One of the first thoughts that crossed my mind when I went chose an all-natural diet around 10 months ago was “How am I going to not want to slip up?” It was easy then to see myself reaching for a diet soda from the corner whenever I started wanting one. But slowly and surely the fake stuff started leaving the pantry and not being replaced. My environment was actually helping by making the fake food out of sight and out of mind. And eating healthy is a lot like that, too.
1. Put in your peripheral what you want to eat
I recognize this is a lot harder for people living with others and full families; but if you keep around you only the good, healthy foods, there’s little option to eat otherwise. At the very least what you can do is keep fresh fruit and veggies always at arms reach and desserts, snacks, and ice cream out of sight(, out of mind) and out of reach.

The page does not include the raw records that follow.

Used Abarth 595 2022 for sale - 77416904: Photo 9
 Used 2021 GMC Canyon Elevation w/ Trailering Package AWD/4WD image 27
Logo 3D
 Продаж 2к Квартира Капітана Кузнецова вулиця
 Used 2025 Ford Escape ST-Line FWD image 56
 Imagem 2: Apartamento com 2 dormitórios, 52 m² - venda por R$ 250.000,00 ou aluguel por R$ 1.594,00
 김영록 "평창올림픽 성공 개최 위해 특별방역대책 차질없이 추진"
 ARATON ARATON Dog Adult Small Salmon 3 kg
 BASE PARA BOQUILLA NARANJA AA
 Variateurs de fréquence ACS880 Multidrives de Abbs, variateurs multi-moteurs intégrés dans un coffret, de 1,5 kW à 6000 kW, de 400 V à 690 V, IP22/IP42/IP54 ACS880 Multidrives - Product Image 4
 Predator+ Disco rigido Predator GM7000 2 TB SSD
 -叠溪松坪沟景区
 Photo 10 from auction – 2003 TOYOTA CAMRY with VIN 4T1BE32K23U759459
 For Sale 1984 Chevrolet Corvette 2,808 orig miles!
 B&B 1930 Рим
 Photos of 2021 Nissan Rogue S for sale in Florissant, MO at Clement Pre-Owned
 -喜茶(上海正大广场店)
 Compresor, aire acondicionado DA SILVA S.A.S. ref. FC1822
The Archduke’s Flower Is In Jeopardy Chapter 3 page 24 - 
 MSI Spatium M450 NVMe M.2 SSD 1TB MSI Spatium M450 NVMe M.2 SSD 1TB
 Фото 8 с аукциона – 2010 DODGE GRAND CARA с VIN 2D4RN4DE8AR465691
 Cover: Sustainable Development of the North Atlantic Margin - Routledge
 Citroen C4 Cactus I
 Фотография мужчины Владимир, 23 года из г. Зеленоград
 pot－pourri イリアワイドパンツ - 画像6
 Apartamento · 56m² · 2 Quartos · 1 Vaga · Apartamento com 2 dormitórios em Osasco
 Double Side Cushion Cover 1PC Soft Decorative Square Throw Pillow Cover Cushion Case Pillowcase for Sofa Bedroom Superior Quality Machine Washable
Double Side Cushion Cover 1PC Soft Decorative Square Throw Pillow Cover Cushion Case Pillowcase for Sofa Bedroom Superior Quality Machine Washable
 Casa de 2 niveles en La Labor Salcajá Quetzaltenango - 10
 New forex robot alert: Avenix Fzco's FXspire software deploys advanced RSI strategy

And if you’re living in a house with mixed eaters, here’s a tip: Give each person their own personal shelf in the pantry with foods only they can eat.
2. Don’t buy food; buy ingredients
Say what? Here me out because this one I think makes the most sense. Rather than buy a prepackaged, pre-flavored container of Mexican rice, buy regular rice and keep spices on hand. Don’t grab a tuna salad from the Deli; just always keep a can of tuna in your pantry. By buying ingredients and making food for yourself, you control a lot including portions and calories. It’s even better that you can adjust it just to your tastes! It may take a little extra time, but if you can’t find 5 minutes to get serious about your own health, there are bigger problems.
3. Invest in staples and paper clips
When you go to the store, do you have a routine list of foods(or rather, ingredients) that you always get? Why not? The healthy foods we eat and want to eat we should always keep around. The “pantry staples” can be lifesavers in those grab-and-go moments. Here are some of mine:
- Canned Tuna
- Coconut Milk
- Nut Butters
- Nuts & Seeds
- Dried Fruit
- Healthy Bars
- Quality Dark Chocolate
- Dry Lentils
- Fruits & Veggies
- Quality Cheese
- Healthy Sauces & Condiments
- Earth Balance
- Grass-Fed Butter
- Naturally-Raised, Hormone-Free Meats
4. Make your dessert and eat it, too
No kitchen is complete without things like sugar, flour, and cocoa; and no house is a home without dessert and that fresh apple pie cooling on the windowsill. So have your dessert, but make it be one you’ve made. This has two advantages: First, you can always make the substitutions to make it fit your diet. Both my banana goodness bread and moist moist pumpkin bread have very little to no added fat to them. If you’re not making the healthy substitutions, like with my microwave vegan fudge, at least you have a better awareness of just what’s in it rather than if you bought it at the store. And this awareness will lead to a healthier appreciation of however much you do eat.